Dataset excerpts>

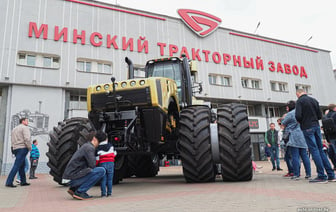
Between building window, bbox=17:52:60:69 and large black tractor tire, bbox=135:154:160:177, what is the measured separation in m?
13.2

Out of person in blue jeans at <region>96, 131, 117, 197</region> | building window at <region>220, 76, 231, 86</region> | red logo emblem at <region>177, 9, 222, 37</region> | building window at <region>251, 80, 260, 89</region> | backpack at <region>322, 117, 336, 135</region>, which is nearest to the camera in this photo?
person in blue jeans at <region>96, 131, 117, 197</region>

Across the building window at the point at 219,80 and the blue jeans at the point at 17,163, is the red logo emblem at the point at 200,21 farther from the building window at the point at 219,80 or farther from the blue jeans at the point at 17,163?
the blue jeans at the point at 17,163

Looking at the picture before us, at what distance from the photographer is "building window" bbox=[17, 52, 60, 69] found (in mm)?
18188

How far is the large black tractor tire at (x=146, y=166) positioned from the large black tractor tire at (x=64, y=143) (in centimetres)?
316

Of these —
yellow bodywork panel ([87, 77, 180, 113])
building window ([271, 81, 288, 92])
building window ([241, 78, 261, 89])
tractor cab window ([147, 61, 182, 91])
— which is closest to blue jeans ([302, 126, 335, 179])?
yellow bodywork panel ([87, 77, 180, 113])

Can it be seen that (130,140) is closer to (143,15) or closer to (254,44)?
(143,15)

Problem description>
Update the items by replacing every "building window" with "facade window" and leaving everything else unchanged, then give them again without the pictures.

Solution for this exercise>
Between facade window, bbox=17:52:60:69 and large black tractor tire, bbox=135:154:160:177, what is the measured separation in m?
13.2

Out of person in blue jeans at <region>96, 131, 117, 197</region> | facade window at <region>220, 76, 231, 86</region> | red logo emblem at <region>177, 9, 222, 37</region> | facade window at <region>251, 80, 260, 89</region> | backpack at <region>322, 117, 336, 135</region>, which is nearest to the camera in this photo?
person in blue jeans at <region>96, 131, 117, 197</region>

Across the facade window at the point at 219,80 and the blue jeans at the point at 17,163, is the red logo emblem at the point at 200,21 farther from the facade window at the point at 219,80 or farther from the blue jeans at the point at 17,163?
the blue jeans at the point at 17,163

Looking at the picture before us, at what distance from the photographer is "facade window" bbox=[17, 52, 60, 69] found (in mm)?
18188

How far is the large black tractor tire at (x=146, y=166) positioned from the large black tractor tire at (x=64, y=143) (in centimetres)?
316

Of these —
yellow bodywork panel ([87, 77, 180, 113])
facade window ([271, 81, 288, 92])
facade window ([241, 78, 261, 89])
tractor cab window ([147, 61, 182, 91])
— which is closest to blue jeans ([302, 126, 335, 179])?
yellow bodywork panel ([87, 77, 180, 113])

Can it be seen that (130,140) is closer to (143,15) or closer to (254,44)?
(143,15)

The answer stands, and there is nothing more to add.